A security camera captured footage of 17-year-old Elord Revolte being attacked in the Miami-Dade, Fl., Regional Juvenile Detention Center. He died within two days, but no one was charged. Footage of the assault anchors Fight Club, a multimedia investigative series by the Miami Herald focused on Florida’s Department of Juvenile Justice, the Columbia Journalism Review reports. The Herald revealed a system rife with problems: Staffers organized and bet on fights between kids; workers were hired despite their criminal backgrounds; 12 juvenile detainees died since 2000. Over and over, poorly qualified corrections workers baited detainees into fighting, often by dangling food: Snickers bars, Chinese food, and honey buns from vending machines. Guards were found to have sexually abused or begun relationships with detainees.

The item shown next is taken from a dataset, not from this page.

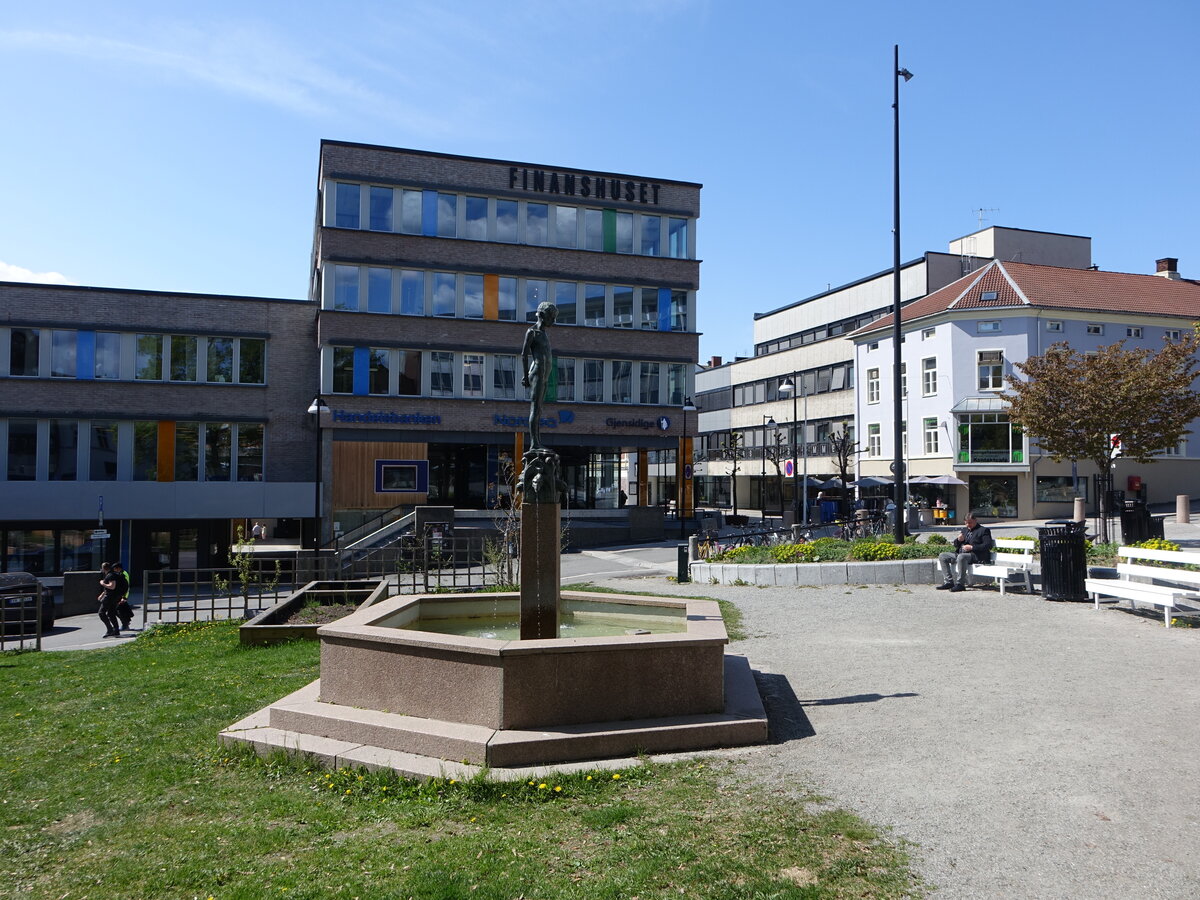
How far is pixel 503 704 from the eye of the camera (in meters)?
6.91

Fight Club was published online October 10, and in print on October 15, as a pull-out section with 25 stories. Carol Marbin Miller, the Herald’s senior investigative reporter, had uncovered injustices and deaths at the state’s juvenile detention centers. “I had written about [problems in the system] extensively, and nothing had changed,” says Marbin Miller. “Then we started hearing about this crazy thing called ‘honey bunning.’ ” A year earlier, Marbin Miller and colleague Audra Burch published Innocents Lost, an investigative series that scrutinized nearly 500 cases in which children had died despite having had contact with Florida’s Department of Children and Families. More recently, the Herald analyzed 10 years of data covering use-of-force reports, child abuse investigations, inspector general investigations, law enforcement certification records, employee background screenings and lawsuit notices. Marbin Miller says the state was remarkably cooperative in turning over records, including video. She says it’s rare in today’s journalistic climate to be afforded the time and funds for deeply reported projects.